(Written instruction) Can you print every line of the data below word for word, leaving the pictures out?

A block of data:
## BEGIN

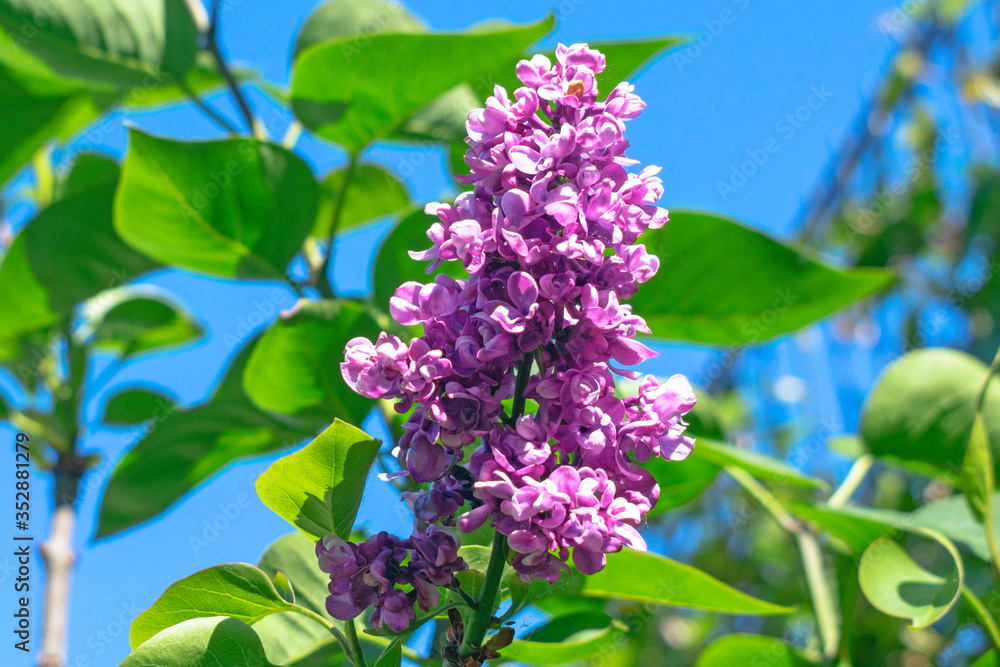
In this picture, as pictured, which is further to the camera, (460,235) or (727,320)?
(727,320)

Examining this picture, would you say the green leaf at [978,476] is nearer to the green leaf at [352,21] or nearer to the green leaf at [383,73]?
the green leaf at [383,73]

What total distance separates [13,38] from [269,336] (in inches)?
14.9

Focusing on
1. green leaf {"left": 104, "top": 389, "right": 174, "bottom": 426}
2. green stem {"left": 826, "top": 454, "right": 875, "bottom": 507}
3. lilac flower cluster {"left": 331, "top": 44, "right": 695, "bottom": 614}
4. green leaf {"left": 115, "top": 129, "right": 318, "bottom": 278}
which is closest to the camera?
lilac flower cluster {"left": 331, "top": 44, "right": 695, "bottom": 614}

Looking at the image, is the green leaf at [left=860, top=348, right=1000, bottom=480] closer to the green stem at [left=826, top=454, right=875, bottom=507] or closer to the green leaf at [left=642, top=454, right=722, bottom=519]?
the green stem at [left=826, top=454, right=875, bottom=507]

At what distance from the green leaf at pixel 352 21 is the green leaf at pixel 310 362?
34 cm

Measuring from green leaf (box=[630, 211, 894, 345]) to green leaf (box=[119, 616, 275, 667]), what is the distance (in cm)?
45

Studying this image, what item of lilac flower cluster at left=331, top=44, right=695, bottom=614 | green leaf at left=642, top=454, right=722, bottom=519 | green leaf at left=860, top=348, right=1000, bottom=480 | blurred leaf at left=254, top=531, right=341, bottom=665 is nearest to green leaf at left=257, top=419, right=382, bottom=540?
lilac flower cluster at left=331, top=44, right=695, bottom=614

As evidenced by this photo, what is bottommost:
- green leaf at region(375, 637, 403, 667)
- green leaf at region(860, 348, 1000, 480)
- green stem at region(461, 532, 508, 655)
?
green leaf at region(375, 637, 403, 667)

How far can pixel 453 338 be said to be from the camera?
0.38 metres

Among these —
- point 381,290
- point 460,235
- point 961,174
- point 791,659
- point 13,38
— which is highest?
point 961,174

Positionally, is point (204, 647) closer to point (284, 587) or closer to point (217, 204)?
point (284, 587)

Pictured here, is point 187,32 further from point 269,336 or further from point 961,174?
point 961,174

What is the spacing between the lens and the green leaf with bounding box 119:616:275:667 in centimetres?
40

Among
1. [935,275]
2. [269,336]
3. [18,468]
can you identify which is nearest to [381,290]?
[269,336]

## END

(Correct output)
In this picture, as pictured, which is further to the camera, (460,235) or (727,320)?
(727,320)

Examining this picture, would you say the green leaf at [978,476] is nearer to the green leaf at [352,21] or nearer to the green leaf at [383,73]?
the green leaf at [383,73]

What total distance separates [13,38] from [269,336] (in inches)?
14.9

Focusing on
1. green leaf {"left": 104, "top": 389, "right": 174, "bottom": 426}
2. green stem {"left": 826, "top": 454, "right": 875, "bottom": 507}
3. lilac flower cluster {"left": 331, "top": 44, "right": 695, "bottom": 614}
4. green leaf {"left": 115, "top": 129, "right": 318, "bottom": 278}
which is closest to the camera?
lilac flower cluster {"left": 331, "top": 44, "right": 695, "bottom": 614}

Looking at the image, is the green leaf at [left=860, top=348, right=1000, bottom=480] closer to the green stem at [left=826, top=454, right=875, bottom=507] or closer to the green leaf at [left=642, top=454, right=722, bottom=519]?
the green stem at [left=826, top=454, right=875, bottom=507]

At what distance from the green leaf at pixel 352 21 is the green leaf at pixel 310 362?
34 cm

Measuring from green leaf (box=[630, 211, 894, 345]) to green leaf (box=[119, 616, 275, 667]), what is the distance (in cm)?
45

Studying this image, what item of lilac flower cluster at left=331, top=44, right=695, bottom=614 | green leaf at left=642, top=454, right=722, bottom=519 | green leaf at left=860, top=348, right=1000, bottom=480 | blurred leaf at left=254, top=531, right=341, bottom=665 is nearest to green leaf at left=257, top=419, right=382, bottom=540?
lilac flower cluster at left=331, top=44, right=695, bottom=614

As evidenced by this photo, what is bottommost:
- green leaf at region(375, 637, 403, 667)
- green leaf at region(860, 348, 1000, 480)
- green stem at region(461, 532, 508, 655)
?
green leaf at region(375, 637, 403, 667)

How far can pixel 453 338 be said to be from the camera?
0.38 metres

Among these —
- point 381,290
- point 460,235
- point 961,174
- point 791,659
- point 13,38
— which is highest?
point 961,174

Positionally, is point (204, 647) closer to point (284, 587) or closer to point (217, 204)?
point (284, 587)

Pictured here, is point 187,32 further from point 269,336 or further from point 961,174?
point 961,174

What is the spacing between the lens and the green leaf with bounding box 119:616:275:667 in centimetres?
40

Among
1. [935,275]
2. [269,336]
3. [18,468]
can you identify which is nearest to [381,290]?
[269,336]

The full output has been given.